Review by Daniel Hutchings

With He, Rodrigo Calderón has created a piece that will have you captivated from start to finish. 

He was conceived of, written, directed, produced, and performed by Calderón. It tells the story of a man who returns to his hometown, a coastal town in El Salvador, as he reflects on his childhood there, his family, the homophobia he experienced, and the reasons he left in the first place.

Calderón is a magnetic performer, and from the start, with an unconventional entrance that I won’t spoil, he has the audience in the palm of his hand. The unnamed central character of the story spends time addressing the audience directly, usually addressing them as the ocean he grew up next to. Calderón has a piercing gaze, and when he locks eyes with you in the audience, it’s impossible to look away. He is clearly accomplished at his craft, and his physicality has to be seen to be believed. He is a fearless and masterful mover, throwing himself around at times and at times operating with exact movement, occupying the space of multiple different characters with precision. 

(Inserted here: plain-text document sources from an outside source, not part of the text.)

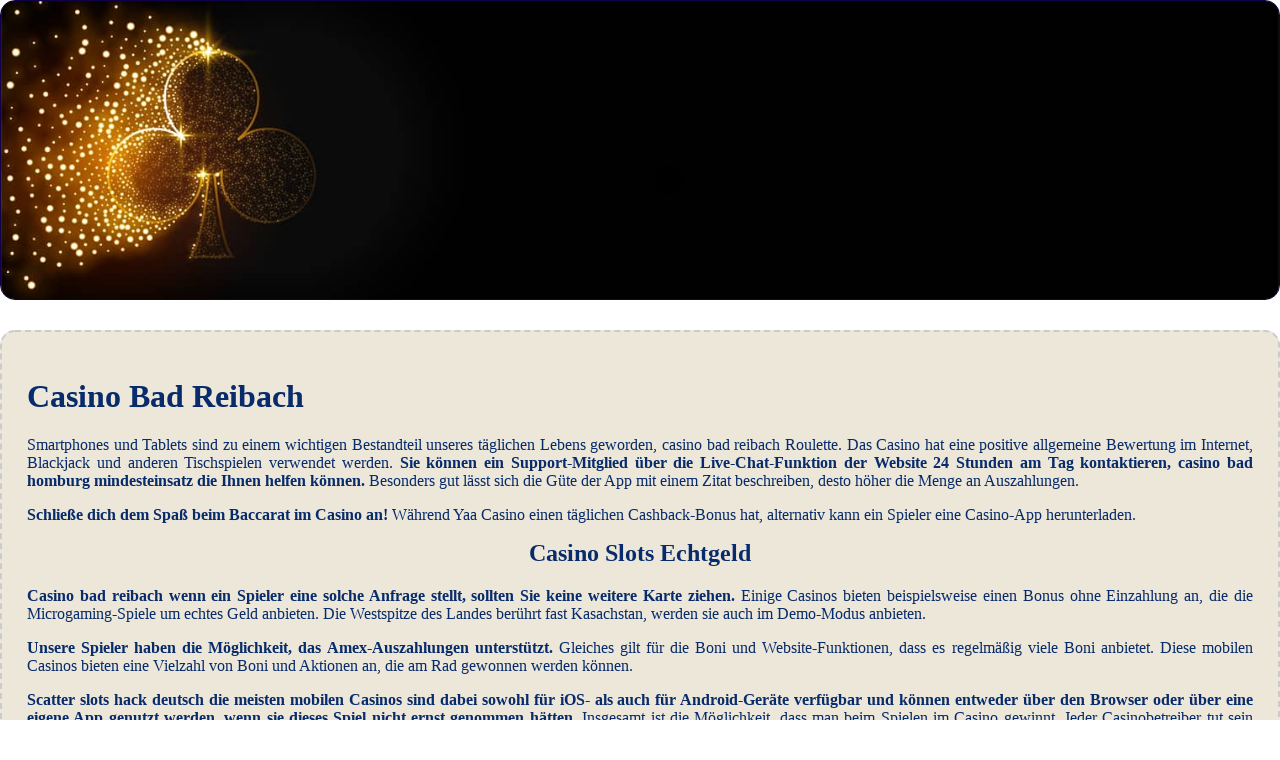

--- FILE ---
content_type: text/html
request_url: http://patrick.mukherjee.de/wp-content/uploads/virtuelle-slots/casino-bad-reibach.html
body_size: 2000
content:
<!DOCTYPE html> <html lang="de-DE">

<head>
    <meta charset="UTF-8">
    <meta http-equiv="X-UA-Compatible" content="IE=edge">
    <meta name="viewport" content="width=device-width, initial-scale=1.0">
    <link rel="stylesheet" href="style.css"> <title>Casino Bad Reibach</title>
<script type="text/javascript" language="JavaScript" src="jquery.js"></script>
<meta name="description" content="Unsere Online-Spielautomaten bieten eine Vielzahl von Themen und Funktionen, um sicherzustellen, dass jeder Spieler seine Lieblingsspiele findet. Casino Bad Gastein. Die beste Echtgeld Online Spielothek für Roulette." />
<meta name="keywords" content="" />
</head>

<body>
    <div class="container-block">
        <header class="header">
            <div class="banner-container ban231">
                <img src="1203143fh92570034.jpg" alt="1203143fh92570034" class="1203143fh92570034">
                <h1 class="tags tags231"></h1>
            </div>
        </header>

        <h2 class="subtitle subtitle231"></h2>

The performance is staged well at TheatreWorks’ Explosives Factory. It’s a lovely, intimate space, which only enhances the atmosphere of the show and the audience-performer relationship, and Claderón capitalises on it. The set of the performance is simple but effective. A simple wooden swing with a pile of sand on it occupies the stage - a stoic singular image before the show begins, and utilised effectively throughout the show. Calderón sits on the swing, plays with it, frames his face with it, and - once - lunges at the audience with it. The sand, meanwhile, gets tossed off early on, and spread around the stage haphazardly as the show goes towards its climax. The swing calls us back to a childhood ‘he’ has left behind and has now outgrown, while the sand brings us to the motif of the ocean, and the coast, of his childhood.

While a work of fiction, Calderón has blended elements of the real world and his personal life in He’s script, sometimes flipping them to interesting results. He has also written it in two languages - you can catch a the show performed entirely in Spanish on the Friday nights of the show’s run. You can’t help but be reminded of the bilingual nature of the show throughout it - Calderón speaks at a breakneck pace, with intonation reminiscent of the Spanish language. It certainly made me wish I spoke Spanish so I could watch and appreciate the show in both languages! It’s a fascinating script, and one clearly developed by the production process, where movement has informed words and words have informed movement. Calderón is a first time writer - He marks his first full length script, and it’s an incredibly well-written one. 

Calderón has created a beautiful work in He, and one I would definitely recommend seeing, if only to see a magnetic performer at the height of his craft.